To do:
1 - Using the text on the USA Memory Championships, answer the following, one line each:
(a) How many mental athletes will compete?
(b) In what year was the event created?
(c) Because of the pandemic, to whom is the audience limited?
2 - Reproduce word for word the part of the text on the USA Memory Championships that opens with the words containing "The national competition" and closes with "USA Memory Champion.".

Text section:
..............................

The national competition will take place at the JCC Rosen Center Saturday, and 14 mental athletes will vie for the top prize.
Can you memorize and recall a list of 300 random words? How about the order of two shuffled decks of cards?
Fourteen mental athletes, as they’re called, will set out to do just that and more in hopes of winning the USA Memory Championships this weekend at the Rosen JCC in Orlando.
The event, an Olympiad for thinking games that tests the mental acuity of competitors from across the country, was created in 1997 by Windermere resident Tony Dottino “to show people … there’s more that we can do with our brain than we ever thought possible.”
The event is set up similar to a sports match, with memory-challenging tournament-style competitive events. The overall winner receives a trophy and is named USA Memory Champion.
In any other year, the event would be open to spectators, but because of the pandemic, the audience is limited to family members.
Students at Full Sail University are covering the event on the USA Memory Championship’s YouTube page. In between competitions, guest speakers — such as a top neuroscientist from MIT and a man thought to have the best memory in the world — will take the microphone.

..............................

Data under study:
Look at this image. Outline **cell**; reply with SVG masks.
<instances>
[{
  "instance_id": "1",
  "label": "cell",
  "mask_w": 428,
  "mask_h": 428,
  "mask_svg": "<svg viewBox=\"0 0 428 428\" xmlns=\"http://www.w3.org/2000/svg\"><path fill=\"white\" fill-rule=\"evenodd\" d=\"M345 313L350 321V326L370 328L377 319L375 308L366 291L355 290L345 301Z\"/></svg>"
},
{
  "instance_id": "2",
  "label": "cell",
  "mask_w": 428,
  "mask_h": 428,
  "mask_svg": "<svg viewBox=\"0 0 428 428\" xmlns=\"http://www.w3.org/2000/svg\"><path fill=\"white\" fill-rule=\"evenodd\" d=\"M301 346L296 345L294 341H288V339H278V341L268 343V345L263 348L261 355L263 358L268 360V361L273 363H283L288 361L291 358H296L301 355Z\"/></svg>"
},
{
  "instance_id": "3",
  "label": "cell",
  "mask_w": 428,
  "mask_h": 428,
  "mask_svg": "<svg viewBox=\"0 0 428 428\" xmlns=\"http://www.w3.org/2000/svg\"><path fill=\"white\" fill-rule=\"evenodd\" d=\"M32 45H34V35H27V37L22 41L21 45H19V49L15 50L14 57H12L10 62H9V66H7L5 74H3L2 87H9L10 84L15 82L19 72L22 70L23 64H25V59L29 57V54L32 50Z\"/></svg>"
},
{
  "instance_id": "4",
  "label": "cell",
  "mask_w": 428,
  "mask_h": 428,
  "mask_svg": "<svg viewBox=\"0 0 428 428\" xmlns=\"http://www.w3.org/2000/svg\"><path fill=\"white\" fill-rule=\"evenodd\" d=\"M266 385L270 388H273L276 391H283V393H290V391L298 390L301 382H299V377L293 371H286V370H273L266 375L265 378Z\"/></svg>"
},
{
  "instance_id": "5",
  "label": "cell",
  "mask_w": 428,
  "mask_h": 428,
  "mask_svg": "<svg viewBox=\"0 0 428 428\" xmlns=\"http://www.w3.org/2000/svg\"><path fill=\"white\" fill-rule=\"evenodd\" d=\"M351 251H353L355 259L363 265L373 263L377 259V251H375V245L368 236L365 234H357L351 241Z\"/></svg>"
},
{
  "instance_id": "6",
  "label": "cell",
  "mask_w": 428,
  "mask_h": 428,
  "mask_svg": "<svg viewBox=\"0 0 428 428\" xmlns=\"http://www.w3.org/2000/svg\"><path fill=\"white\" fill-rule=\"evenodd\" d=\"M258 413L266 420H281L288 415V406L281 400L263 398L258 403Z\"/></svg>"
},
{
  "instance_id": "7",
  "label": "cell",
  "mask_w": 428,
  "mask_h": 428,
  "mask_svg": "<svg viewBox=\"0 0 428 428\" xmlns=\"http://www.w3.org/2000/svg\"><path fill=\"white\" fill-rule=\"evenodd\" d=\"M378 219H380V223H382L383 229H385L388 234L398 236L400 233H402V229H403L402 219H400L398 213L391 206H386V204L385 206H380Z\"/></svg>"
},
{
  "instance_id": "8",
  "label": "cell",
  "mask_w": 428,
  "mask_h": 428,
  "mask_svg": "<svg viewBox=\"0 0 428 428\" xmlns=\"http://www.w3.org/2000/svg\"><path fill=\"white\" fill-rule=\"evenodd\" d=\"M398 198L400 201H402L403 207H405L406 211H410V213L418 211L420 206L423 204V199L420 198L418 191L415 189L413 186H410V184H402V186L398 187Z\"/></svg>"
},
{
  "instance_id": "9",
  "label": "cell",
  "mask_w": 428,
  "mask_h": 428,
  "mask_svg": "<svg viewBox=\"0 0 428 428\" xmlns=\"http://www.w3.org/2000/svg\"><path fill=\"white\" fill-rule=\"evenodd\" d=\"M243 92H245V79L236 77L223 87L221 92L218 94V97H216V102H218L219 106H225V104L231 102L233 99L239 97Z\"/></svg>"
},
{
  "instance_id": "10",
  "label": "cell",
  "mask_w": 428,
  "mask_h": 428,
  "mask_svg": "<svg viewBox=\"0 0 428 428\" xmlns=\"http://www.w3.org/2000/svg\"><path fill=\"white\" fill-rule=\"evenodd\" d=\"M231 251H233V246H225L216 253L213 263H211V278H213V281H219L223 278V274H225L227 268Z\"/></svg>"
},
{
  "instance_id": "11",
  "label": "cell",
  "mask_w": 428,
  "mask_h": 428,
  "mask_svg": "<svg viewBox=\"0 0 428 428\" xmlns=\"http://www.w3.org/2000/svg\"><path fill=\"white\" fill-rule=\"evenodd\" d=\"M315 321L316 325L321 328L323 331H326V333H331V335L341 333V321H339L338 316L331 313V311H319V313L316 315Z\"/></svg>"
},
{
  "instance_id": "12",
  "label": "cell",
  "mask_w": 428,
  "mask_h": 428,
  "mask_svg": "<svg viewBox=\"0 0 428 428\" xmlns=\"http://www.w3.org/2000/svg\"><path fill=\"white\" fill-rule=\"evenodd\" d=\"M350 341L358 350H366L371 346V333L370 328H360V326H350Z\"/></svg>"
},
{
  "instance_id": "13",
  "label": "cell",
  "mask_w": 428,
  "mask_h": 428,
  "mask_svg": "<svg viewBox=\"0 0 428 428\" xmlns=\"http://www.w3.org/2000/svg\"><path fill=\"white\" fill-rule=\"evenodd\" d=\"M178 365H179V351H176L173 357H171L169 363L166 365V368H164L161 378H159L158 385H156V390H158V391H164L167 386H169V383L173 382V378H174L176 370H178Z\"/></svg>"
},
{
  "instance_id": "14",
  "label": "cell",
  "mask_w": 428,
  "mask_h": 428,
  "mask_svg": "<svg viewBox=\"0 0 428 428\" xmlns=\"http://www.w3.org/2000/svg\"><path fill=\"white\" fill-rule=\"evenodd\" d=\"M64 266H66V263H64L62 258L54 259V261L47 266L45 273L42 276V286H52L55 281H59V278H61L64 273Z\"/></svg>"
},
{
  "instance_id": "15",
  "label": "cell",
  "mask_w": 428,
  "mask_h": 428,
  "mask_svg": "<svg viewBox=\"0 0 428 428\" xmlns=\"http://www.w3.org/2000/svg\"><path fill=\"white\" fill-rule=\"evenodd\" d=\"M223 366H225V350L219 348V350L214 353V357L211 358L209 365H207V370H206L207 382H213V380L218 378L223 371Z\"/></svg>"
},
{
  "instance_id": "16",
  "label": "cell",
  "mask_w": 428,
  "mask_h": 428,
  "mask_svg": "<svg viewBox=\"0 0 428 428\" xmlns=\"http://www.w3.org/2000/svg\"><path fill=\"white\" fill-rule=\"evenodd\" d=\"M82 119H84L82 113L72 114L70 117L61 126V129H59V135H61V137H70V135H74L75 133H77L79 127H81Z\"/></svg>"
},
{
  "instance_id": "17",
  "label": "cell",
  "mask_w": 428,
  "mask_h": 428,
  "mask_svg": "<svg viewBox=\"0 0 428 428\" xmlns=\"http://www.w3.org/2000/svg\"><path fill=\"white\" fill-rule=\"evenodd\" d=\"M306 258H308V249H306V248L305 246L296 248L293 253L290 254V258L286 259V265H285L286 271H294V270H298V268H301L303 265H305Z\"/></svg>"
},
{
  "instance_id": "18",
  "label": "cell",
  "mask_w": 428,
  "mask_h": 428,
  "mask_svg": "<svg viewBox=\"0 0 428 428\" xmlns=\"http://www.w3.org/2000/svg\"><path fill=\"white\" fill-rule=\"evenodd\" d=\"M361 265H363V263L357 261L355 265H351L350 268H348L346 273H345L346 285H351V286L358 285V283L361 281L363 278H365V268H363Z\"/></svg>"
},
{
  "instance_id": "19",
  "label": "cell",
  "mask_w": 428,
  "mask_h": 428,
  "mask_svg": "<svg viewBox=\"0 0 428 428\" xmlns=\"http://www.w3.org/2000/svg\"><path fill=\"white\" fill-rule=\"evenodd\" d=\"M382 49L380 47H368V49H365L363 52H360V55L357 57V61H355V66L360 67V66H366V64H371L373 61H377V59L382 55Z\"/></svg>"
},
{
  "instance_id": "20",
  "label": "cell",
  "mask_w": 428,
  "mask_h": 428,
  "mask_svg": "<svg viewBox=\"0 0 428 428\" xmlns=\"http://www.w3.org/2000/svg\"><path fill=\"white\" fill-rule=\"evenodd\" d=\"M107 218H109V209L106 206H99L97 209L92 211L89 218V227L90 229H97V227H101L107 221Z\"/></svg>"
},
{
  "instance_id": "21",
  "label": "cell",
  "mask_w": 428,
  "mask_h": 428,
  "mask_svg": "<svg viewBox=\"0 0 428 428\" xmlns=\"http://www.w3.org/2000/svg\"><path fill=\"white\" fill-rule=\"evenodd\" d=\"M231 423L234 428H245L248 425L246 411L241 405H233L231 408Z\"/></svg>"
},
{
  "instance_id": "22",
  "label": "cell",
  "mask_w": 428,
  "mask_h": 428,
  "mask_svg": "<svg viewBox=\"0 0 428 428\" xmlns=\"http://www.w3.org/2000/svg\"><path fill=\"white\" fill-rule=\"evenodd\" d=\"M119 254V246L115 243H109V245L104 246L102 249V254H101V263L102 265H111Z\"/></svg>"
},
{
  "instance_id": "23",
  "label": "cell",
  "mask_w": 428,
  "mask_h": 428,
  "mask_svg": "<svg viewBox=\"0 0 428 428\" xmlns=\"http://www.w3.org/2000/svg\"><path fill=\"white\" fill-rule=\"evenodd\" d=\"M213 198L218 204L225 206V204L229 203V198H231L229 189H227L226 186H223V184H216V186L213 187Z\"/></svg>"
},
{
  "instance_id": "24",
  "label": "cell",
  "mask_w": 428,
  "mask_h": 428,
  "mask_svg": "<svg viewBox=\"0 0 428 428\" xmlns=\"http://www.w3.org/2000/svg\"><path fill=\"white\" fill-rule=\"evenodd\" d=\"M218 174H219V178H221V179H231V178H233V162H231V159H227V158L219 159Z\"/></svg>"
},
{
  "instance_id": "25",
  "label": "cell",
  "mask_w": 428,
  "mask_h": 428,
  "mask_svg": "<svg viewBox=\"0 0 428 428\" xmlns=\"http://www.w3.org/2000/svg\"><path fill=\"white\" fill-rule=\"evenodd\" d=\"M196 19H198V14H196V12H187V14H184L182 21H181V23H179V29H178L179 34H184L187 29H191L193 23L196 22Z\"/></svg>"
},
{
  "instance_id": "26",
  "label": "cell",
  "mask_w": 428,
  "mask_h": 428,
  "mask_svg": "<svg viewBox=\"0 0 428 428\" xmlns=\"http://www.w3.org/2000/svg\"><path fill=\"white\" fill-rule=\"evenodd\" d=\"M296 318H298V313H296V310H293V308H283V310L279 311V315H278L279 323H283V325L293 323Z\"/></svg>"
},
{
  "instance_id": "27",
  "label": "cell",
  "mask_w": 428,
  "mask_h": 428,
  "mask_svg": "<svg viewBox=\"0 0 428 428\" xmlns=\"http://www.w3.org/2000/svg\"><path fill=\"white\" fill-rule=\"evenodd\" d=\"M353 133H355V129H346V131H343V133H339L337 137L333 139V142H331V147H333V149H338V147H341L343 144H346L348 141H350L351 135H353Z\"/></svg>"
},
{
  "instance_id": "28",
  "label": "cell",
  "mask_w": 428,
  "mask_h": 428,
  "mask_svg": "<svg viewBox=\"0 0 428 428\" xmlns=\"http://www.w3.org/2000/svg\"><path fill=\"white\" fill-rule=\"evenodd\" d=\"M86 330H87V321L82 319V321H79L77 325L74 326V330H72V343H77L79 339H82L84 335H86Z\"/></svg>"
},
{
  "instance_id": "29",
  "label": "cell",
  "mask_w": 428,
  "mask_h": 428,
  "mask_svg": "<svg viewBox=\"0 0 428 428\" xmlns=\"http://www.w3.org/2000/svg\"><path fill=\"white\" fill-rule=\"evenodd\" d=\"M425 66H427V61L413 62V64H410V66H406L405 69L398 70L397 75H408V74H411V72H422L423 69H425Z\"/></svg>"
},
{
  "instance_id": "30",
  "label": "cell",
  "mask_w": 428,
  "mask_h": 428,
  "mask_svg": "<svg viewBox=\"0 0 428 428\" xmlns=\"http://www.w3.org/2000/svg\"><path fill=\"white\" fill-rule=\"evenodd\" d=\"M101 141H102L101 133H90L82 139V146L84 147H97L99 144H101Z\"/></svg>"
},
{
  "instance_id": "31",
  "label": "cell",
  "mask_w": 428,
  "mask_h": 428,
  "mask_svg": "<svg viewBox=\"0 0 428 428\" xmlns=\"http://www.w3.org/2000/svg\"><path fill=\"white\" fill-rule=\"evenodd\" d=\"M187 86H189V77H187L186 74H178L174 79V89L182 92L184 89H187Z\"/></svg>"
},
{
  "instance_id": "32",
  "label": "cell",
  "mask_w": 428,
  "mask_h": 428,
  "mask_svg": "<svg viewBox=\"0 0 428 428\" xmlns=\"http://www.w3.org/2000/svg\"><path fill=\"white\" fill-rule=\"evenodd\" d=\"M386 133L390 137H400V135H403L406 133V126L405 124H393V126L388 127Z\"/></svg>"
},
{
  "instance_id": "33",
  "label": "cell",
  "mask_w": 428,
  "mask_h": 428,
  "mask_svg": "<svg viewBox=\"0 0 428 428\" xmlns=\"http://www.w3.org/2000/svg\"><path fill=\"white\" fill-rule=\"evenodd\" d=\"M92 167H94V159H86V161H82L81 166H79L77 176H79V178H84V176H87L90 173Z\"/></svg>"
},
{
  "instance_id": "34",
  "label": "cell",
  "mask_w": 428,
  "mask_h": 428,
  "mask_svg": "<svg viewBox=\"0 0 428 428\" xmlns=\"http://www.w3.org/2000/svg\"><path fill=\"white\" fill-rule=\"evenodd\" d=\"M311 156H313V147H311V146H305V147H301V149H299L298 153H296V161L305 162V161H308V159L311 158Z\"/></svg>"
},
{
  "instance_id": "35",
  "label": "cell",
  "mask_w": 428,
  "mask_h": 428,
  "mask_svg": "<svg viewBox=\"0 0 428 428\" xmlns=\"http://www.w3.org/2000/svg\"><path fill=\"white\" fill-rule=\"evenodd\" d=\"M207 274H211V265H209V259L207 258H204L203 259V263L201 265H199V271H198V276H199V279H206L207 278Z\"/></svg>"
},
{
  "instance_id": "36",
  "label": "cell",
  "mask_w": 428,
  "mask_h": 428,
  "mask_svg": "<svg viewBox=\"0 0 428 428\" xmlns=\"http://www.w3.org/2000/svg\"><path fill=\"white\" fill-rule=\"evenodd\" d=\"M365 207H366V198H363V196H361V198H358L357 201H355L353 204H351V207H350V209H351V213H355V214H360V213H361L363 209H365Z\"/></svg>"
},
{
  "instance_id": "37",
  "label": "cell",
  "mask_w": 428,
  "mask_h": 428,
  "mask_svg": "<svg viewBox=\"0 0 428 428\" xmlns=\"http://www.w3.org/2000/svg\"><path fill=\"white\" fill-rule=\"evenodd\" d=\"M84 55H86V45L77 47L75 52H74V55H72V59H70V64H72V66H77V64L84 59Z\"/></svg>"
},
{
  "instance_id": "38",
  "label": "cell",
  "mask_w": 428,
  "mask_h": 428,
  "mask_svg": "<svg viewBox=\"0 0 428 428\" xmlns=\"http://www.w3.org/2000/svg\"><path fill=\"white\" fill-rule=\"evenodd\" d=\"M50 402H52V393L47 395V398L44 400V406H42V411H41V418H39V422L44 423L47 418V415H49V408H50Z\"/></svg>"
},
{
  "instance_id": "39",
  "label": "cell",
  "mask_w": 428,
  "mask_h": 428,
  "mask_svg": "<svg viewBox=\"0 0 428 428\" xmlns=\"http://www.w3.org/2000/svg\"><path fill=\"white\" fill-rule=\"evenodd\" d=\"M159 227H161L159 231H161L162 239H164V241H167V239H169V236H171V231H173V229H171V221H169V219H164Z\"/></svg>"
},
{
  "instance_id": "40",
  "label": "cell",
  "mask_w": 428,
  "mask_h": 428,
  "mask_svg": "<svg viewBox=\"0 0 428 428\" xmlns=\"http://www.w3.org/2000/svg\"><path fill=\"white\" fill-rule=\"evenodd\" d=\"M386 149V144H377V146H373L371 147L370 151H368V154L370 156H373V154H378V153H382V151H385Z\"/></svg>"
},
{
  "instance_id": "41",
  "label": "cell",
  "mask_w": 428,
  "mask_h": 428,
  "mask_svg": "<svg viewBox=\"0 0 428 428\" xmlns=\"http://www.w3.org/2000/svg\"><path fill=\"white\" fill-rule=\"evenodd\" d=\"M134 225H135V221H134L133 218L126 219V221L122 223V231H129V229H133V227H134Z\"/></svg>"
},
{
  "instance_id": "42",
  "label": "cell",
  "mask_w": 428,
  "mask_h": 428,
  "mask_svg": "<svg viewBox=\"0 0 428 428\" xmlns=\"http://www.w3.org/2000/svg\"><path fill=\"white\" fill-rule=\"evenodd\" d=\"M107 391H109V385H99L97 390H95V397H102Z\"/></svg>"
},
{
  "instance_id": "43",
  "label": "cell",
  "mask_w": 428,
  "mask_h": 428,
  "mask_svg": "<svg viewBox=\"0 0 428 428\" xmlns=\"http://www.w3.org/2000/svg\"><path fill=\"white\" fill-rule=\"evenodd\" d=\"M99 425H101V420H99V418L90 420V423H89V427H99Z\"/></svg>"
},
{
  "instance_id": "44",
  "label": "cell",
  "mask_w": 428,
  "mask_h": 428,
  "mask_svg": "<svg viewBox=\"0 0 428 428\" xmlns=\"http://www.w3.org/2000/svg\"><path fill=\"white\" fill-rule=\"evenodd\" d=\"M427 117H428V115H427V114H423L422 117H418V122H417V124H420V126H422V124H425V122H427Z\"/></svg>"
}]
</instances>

..............................

Responses for each task:
1 -
(a) 14
(b) 1997
(c) Family members

2 -
The national competition will take place at the JCC Rosen Center Saturday, and 14 mental athletes will vie for the top prize.
Can you memorize and recall a list of 300 random words? How about the order of two shuffled decks of cards?
Fourteen mental athletes, as they’re called, will set out to do just that and more in hopes of winning the USA Memory Championships this weekend at the Rosen JCC in Orlando.
The event, an Olympiad for thinking games that tests the mental acuity of competitors from across the country, was created in 1997 by Windermere resident Tony Dottino “to show people … there’s more that we can do with our brain than we ever thought possible.”
The event is set up similar to a sports match, with memory-challenging tournament-style competitive events. The overall winner receives a trophy and is named USA Memory Champion.